Work instructions ▸
Begin at the line that contains "Looking carefully, would" and reproduce it along with every line after it to the end of the listing; skip any pictures.

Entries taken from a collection
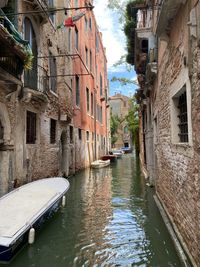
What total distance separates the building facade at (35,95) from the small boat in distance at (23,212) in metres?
1.18

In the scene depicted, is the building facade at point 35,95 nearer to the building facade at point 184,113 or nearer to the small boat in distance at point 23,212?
the small boat in distance at point 23,212

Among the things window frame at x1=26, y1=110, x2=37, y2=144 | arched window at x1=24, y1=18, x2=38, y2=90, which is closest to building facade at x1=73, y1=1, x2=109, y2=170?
arched window at x1=24, y1=18, x2=38, y2=90

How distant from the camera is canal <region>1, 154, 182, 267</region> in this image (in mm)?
4273

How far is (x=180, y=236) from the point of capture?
459cm

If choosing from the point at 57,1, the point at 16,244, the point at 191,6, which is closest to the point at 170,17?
the point at 191,6

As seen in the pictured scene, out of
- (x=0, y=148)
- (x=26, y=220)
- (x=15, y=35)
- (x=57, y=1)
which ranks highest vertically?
(x=57, y=1)

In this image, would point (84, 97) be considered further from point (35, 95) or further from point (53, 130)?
point (35, 95)

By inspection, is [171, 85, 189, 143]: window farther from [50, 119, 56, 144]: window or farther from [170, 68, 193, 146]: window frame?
[50, 119, 56, 144]: window

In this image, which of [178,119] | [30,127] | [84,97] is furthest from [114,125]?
[178,119]

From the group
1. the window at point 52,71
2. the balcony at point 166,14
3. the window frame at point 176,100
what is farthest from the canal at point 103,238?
the window at point 52,71

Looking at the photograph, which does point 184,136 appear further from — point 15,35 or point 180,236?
point 15,35

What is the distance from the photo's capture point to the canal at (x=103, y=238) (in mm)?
4273

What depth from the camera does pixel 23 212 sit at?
5.09m

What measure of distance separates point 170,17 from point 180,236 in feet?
12.6
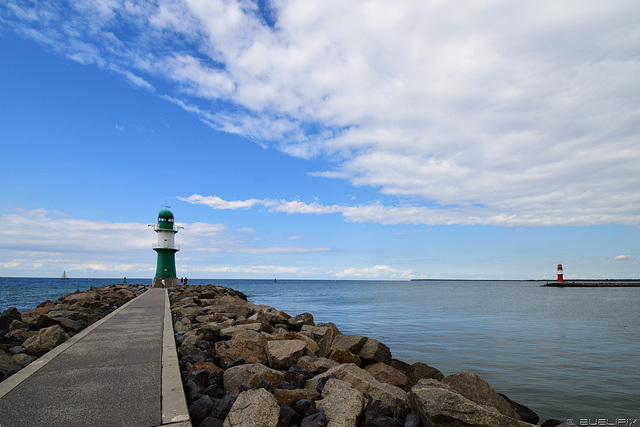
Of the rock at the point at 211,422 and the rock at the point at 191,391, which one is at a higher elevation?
the rock at the point at 191,391

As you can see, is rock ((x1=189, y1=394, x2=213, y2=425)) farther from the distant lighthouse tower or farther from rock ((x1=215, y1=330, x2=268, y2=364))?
the distant lighthouse tower

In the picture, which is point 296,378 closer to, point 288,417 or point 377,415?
point 288,417

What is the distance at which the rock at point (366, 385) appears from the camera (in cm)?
500

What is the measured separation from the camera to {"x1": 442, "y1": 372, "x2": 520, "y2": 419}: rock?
5.26 metres

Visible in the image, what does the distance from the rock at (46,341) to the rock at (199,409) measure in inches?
168

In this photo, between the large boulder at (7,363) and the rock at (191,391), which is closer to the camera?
the rock at (191,391)

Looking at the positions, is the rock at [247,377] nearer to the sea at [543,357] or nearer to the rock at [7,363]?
the rock at [7,363]

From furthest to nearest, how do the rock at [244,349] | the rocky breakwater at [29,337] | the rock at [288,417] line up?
the rock at [244,349] → the rocky breakwater at [29,337] → the rock at [288,417]

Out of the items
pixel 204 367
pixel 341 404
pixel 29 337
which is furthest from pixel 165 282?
pixel 341 404

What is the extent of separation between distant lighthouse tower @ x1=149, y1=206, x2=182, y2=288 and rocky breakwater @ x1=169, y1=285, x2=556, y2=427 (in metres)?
25.1

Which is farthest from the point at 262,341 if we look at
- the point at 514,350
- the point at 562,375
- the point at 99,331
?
the point at 514,350

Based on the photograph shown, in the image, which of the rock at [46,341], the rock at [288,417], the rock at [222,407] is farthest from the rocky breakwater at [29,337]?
the rock at [288,417]

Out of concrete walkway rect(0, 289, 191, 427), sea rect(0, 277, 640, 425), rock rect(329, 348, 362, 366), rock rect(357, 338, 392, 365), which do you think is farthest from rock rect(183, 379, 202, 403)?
sea rect(0, 277, 640, 425)

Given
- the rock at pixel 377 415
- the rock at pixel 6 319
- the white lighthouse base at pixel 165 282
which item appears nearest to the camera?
the rock at pixel 377 415
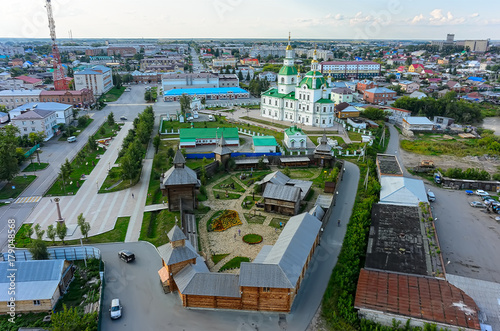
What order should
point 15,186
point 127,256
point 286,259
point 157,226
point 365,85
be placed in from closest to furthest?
point 286,259 < point 127,256 < point 157,226 < point 15,186 < point 365,85

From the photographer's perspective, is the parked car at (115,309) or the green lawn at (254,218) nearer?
the parked car at (115,309)

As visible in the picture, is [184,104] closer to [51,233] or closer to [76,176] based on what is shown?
[76,176]

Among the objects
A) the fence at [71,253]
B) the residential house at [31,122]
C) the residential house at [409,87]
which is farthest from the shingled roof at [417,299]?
the residential house at [409,87]

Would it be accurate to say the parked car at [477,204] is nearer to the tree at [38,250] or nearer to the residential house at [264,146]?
the residential house at [264,146]

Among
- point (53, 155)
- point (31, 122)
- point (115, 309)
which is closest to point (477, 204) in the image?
point (115, 309)

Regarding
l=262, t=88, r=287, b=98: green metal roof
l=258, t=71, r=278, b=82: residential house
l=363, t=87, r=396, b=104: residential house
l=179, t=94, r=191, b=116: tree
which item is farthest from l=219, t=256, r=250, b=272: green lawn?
l=258, t=71, r=278, b=82: residential house

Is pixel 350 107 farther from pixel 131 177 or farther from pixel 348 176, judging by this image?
pixel 131 177

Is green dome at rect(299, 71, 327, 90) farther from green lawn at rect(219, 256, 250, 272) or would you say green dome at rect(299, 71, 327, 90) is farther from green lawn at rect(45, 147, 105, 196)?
green lawn at rect(219, 256, 250, 272)
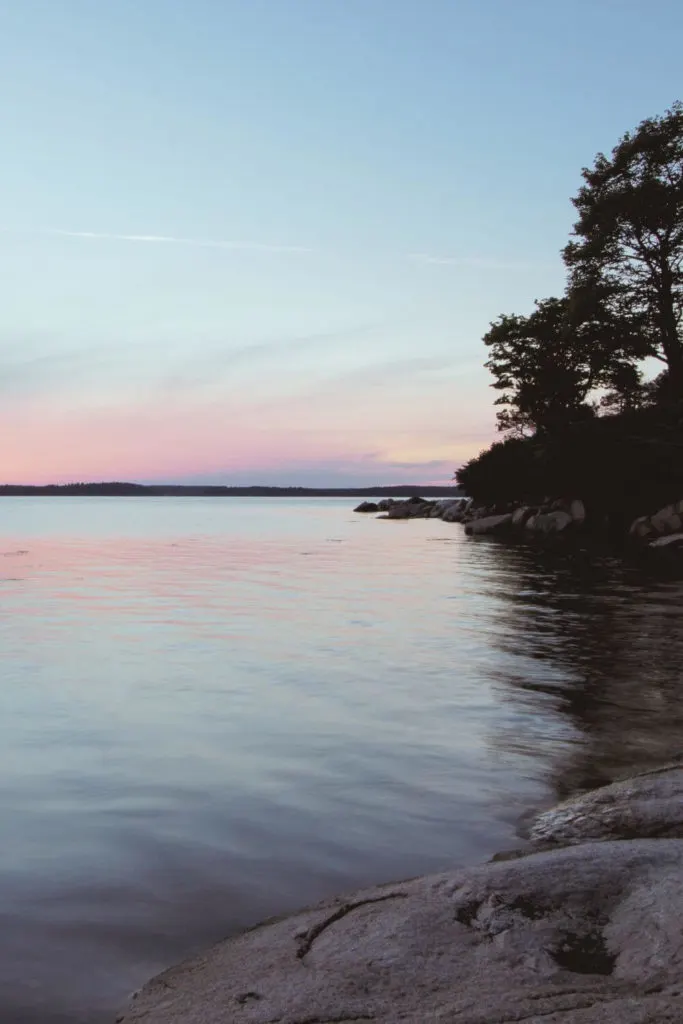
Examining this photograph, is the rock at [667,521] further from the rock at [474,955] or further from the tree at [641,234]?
the rock at [474,955]

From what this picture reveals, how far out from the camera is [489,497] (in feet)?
194

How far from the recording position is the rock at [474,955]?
100 inches

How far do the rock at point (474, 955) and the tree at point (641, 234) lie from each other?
40017 millimetres

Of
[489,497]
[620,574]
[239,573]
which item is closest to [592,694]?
[620,574]

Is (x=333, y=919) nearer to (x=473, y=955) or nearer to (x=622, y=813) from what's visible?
(x=473, y=955)

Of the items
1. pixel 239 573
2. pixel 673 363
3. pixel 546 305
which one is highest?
pixel 546 305

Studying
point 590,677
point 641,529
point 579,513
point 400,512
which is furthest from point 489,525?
point 590,677

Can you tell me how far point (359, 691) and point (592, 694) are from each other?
2393mm

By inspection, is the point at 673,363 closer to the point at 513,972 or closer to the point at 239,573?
the point at 239,573

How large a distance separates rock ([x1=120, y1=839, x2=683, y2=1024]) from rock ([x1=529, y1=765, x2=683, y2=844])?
27.8 inches

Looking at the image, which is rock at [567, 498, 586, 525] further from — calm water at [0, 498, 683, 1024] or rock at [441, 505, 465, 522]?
calm water at [0, 498, 683, 1024]

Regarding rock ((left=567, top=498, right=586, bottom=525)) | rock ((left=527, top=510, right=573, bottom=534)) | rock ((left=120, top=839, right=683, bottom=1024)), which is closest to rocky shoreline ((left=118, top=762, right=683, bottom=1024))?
rock ((left=120, top=839, right=683, bottom=1024))

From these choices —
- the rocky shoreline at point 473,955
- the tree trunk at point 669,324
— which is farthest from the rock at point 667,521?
the rocky shoreline at point 473,955

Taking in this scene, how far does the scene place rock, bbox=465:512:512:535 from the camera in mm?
45438
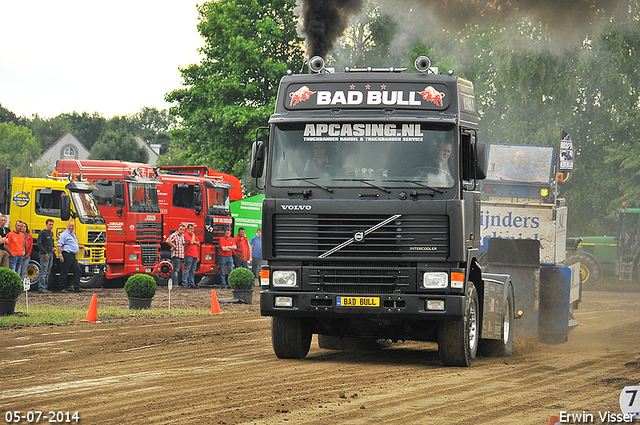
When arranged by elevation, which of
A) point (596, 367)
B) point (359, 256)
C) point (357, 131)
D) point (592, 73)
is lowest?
point (596, 367)

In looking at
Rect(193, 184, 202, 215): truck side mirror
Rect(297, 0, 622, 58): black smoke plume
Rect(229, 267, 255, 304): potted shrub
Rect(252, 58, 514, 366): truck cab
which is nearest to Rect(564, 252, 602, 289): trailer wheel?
Rect(297, 0, 622, 58): black smoke plume

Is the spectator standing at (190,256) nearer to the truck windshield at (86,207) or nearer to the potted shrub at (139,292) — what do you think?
the truck windshield at (86,207)

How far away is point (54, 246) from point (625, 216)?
20.3 m

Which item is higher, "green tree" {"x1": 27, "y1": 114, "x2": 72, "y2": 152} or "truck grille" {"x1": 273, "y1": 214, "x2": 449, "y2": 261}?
"green tree" {"x1": 27, "y1": 114, "x2": 72, "y2": 152}

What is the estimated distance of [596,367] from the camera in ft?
35.6

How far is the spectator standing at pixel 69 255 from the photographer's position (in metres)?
23.1

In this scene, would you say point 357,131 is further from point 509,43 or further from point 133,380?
point 509,43

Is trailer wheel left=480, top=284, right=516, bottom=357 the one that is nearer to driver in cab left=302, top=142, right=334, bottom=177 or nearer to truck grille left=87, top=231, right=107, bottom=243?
driver in cab left=302, top=142, right=334, bottom=177

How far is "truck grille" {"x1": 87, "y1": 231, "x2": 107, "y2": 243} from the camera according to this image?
79.7 feet

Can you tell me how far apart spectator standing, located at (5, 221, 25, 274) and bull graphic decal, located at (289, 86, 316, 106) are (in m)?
12.6

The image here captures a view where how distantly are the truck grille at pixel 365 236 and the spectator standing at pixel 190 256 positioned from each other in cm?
1609

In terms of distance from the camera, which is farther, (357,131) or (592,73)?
(592,73)

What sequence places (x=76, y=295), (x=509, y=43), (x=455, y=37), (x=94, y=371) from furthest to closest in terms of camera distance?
→ (x=455, y=37) < (x=509, y=43) < (x=76, y=295) < (x=94, y=371)

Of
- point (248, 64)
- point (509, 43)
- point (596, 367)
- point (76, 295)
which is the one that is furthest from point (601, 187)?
point (596, 367)
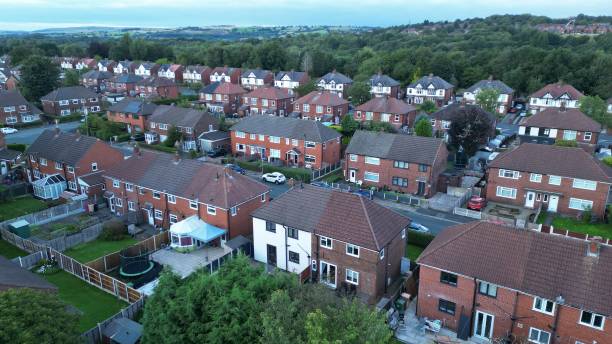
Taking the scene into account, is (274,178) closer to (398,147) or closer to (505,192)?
(398,147)

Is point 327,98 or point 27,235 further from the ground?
point 327,98

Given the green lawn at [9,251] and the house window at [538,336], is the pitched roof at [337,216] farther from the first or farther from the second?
the green lawn at [9,251]

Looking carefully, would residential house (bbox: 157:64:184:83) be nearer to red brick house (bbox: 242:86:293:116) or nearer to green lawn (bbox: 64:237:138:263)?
red brick house (bbox: 242:86:293:116)

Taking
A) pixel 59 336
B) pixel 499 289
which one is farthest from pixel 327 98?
pixel 59 336

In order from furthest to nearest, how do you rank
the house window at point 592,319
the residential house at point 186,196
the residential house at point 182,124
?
the residential house at point 182,124, the residential house at point 186,196, the house window at point 592,319

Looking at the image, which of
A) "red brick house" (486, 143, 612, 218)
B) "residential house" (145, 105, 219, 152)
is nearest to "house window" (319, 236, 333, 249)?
"red brick house" (486, 143, 612, 218)

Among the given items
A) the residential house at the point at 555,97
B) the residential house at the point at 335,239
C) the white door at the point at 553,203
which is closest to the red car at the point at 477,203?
the white door at the point at 553,203

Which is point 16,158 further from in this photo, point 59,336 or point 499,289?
point 499,289
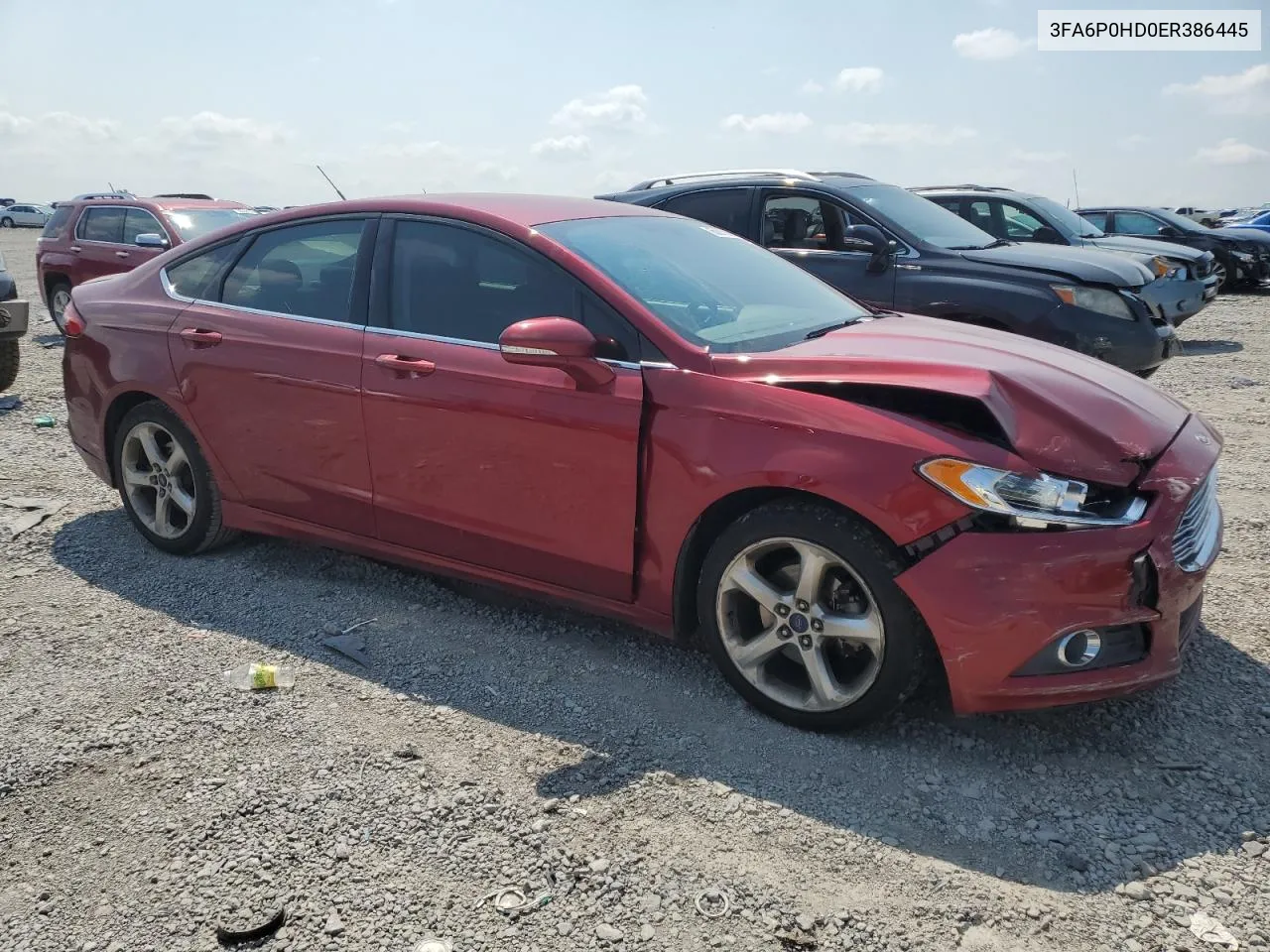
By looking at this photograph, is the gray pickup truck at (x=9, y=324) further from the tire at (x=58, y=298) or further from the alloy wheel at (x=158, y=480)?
the tire at (x=58, y=298)

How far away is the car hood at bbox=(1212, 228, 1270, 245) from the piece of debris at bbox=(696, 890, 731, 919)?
17.9 meters

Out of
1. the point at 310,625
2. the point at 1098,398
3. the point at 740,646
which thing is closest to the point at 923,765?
the point at 740,646

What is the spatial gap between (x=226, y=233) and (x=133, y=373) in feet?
2.44

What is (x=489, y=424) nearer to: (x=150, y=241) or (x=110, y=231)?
(x=150, y=241)

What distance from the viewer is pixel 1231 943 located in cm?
236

Correct output ▸
Looking carefully, would residential house (bbox: 157:64:184:83) be nearer to red brick house (bbox: 242:86:293:116) or nearer to green lawn (bbox: 64:237:138:263)?
red brick house (bbox: 242:86:293:116)

Taking
A) pixel 59 336
B) pixel 499 289
which one is farthest from pixel 327 98?
pixel 59 336

In order from furthest to nearest, how do you rank
the house window at point 592,319
the residential house at point 186,196
the residential house at point 182,124
?
the residential house at point 182,124, the residential house at point 186,196, the house window at point 592,319

Looking at the image, which of
A) "red brick house" (486, 143, 612, 218)
B) "residential house" (145, 105, 219, 152)
is nearest to "house window" (319, 236, 333, 249)?
"red brick house" (486, 143, 612, 218)

Among the given items
A) the residential house at the point at 555,97
B) the residential house at the point at 335,239
C) the white door at the point at 553,203
which is closest to the red car at the point at 477,203?
the white door at the point at 553,203

Which is point 16,158 further from in this photo, point 59,336 or point 499,289?
point 499,289
By looking at this photograph, is the gray pickup truck at (x=9, y=324) further from the tire at (x=58, y=298) or further from the alloy wheel at (x=158, y=480)?
the tire at (x=58, y=298)

How far away is the car hood at bbox=(1212, 228, 1270, 245) from the piece of debris at bbox=(696, 890, 731, 919)?
17.9 meters

Out of
1. the point at 310,625
2. the point at 1098,398
3. the point at 740,646
which thing is closest to the point at 923,765?
the point at 740,646

What is the spatial gap between (x=226, y=233) and (x=133, y=373) in feet?
2.44

What is (x=489, y=424) nearer to: (x=150, y=241) or (x=110, y=231)?
(x=150, y=241)

What distance from the viewer is pixel 1231 943 located in cm?
236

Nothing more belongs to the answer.